Re: [hebrew] Re: Hebrew Issues

From: John Hudson (
Date: Sun Aug 24 2003 - 20:22:40 EDT

  • Next message: John Cowan: "Re: [hebrew] Re: Hebrew Issues"

    At 02:36 PM 8/24/2003, Peter Kirk wrote:

    >>Since actual glyph ligation is occuring, the ZWNJ should be used to
    >>inhibit ligation. This is consistent with the Unicode 4.0 description of
    >>ZWJ and ZWNJ behaviour. ...
    >But this is where the problem comes. Because ZWJ and ZWNJ are not
    >combining characters, they (theoretically, though not necessarily in your
    >implementation) break the combining character sequence and so the link
    >between the combining characters which follow it and the base character.
    >In fact the following combining characters become a defective combining
    >sequence whose rendering is undefined. I think MS Word currently inserts a
    >dotted circle in this case, and this is conformant behaviour in the case
    >of a defective combining sequence.
    >Is this correct, anyone, or am I overstating my case? Actually ZWJ is
    >theoretically less of a problem because it does specify a ligature between
    >the preceding and following combining character sequences. But ZWNJ
    >specifies that they should be rendered separately.

    Don't be too concerned about what happens in Word. There are known bugs
    that affect Biblical Hebrew, and there are known problems with using
    control characters in some circumstances. However, the issue regarding
    insertion of ZWJ and ZWNJ between combining marks needs clarification: word
    from Paul Nelson at MS is that it definitely should be possible to insert
    these characters between combining marks and so to affect the relationship
    of the marks on either side of the control character, i.e. not breaking the
    combining of the mark(s) following the control character with the preceding
    base character. This does, however, require glyph-space processing of the
    control characters.

    >>... A question remains, however: should medial meteg with hataf be the
    >>default rendering of <hataf..., meteg>, or should such ligation require
    >><hataf..., ZWJ, meteg>? This is a rendering issue, but one which affects
    >>encoding: if one set of fonts treats ligation as default and another set
    >>doesn't, users will produce documents with conflicting encoding
    >>conventions depending on the rendering of the fonts they are using (one
    >>can even imagine a single document, set in multiple fonts, using
    >>different character sequences to obtain the same rendering). Personally,
    >>I favour having the medial meteg as default rendering for <hataf...,
    >>meteg>, requiring <hataf..., ZWNJ, meteg> in order to obtain a left
    >>meteg, because the medial meteg appears to be the most common positioning
    >>in the manuscript tradition.
    >If we do use ZWJ/ZWNJ, and based on the principle in the standard (TUS 4.0
    >pp. 389-390) "These characters are not to be used in all cases where
    >ligatures or cursive connections are desired; instead, they are only for
    >overriding the
    >normal behavior of the text", I would suggest that <hataf, meteg> should
    >be rendered according to the font default which may vary (medial for a
    >font based on BHS, left meteg for a font based on an edition in which this
    >is the default); <hataf, ZWJ, meteg> should be used to prefer medial
    >despite the default (not sure if this is ever required); and <hataf,
    >ZWNJ, meteg> to inhibit medial when this must not be used (as in a few
    >cases in BHS).

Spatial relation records
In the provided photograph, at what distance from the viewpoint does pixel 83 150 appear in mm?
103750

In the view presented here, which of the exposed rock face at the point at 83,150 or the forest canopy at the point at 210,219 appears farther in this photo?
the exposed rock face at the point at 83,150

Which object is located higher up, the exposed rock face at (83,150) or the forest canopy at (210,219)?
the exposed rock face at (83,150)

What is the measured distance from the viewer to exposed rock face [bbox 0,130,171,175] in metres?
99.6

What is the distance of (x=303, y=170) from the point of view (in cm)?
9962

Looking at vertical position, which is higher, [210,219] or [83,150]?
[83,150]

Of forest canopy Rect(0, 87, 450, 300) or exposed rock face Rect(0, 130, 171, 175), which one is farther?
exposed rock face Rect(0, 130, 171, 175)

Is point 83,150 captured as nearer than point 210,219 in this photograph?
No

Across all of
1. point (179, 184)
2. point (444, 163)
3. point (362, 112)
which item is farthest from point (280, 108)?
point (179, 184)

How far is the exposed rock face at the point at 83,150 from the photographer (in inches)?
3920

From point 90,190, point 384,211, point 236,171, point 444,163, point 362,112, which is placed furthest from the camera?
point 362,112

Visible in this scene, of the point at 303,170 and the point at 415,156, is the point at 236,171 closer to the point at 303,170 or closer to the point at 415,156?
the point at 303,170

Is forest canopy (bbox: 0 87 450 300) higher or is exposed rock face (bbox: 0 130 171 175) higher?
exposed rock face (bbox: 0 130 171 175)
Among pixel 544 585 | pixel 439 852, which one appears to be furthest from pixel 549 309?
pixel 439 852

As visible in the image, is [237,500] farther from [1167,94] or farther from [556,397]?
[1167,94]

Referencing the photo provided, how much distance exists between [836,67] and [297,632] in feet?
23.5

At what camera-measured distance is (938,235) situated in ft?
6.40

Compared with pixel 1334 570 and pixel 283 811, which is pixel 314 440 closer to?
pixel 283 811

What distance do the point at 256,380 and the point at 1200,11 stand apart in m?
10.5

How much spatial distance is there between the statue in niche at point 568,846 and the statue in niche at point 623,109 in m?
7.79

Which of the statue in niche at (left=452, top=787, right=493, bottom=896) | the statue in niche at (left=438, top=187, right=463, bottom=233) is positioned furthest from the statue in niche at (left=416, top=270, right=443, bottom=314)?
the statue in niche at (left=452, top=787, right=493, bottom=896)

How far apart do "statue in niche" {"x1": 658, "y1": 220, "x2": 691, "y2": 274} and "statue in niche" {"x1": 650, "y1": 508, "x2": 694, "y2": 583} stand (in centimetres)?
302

Complete the following:
1. Could you extract everything in the Hebrew Issues message from "At 02:36 PM" down to "ZWNJ behaviour. ...", word for word?
2. Which people does the Hebrew Issues message name?

Set of answers:
1.
At 02:36 PM 8/24/2003, Peter Kirk wrote:

    >>Since actual glyph ligation is occuring, the ZWNJ should be used to
    >>inhibit ligation. This is consistent with the Unicode 4.0 description of
    >>ZWJ and ZWNJ behaviour. ...

2.
John Hudson
John Cowan
Peter Kirk
Paul Nelson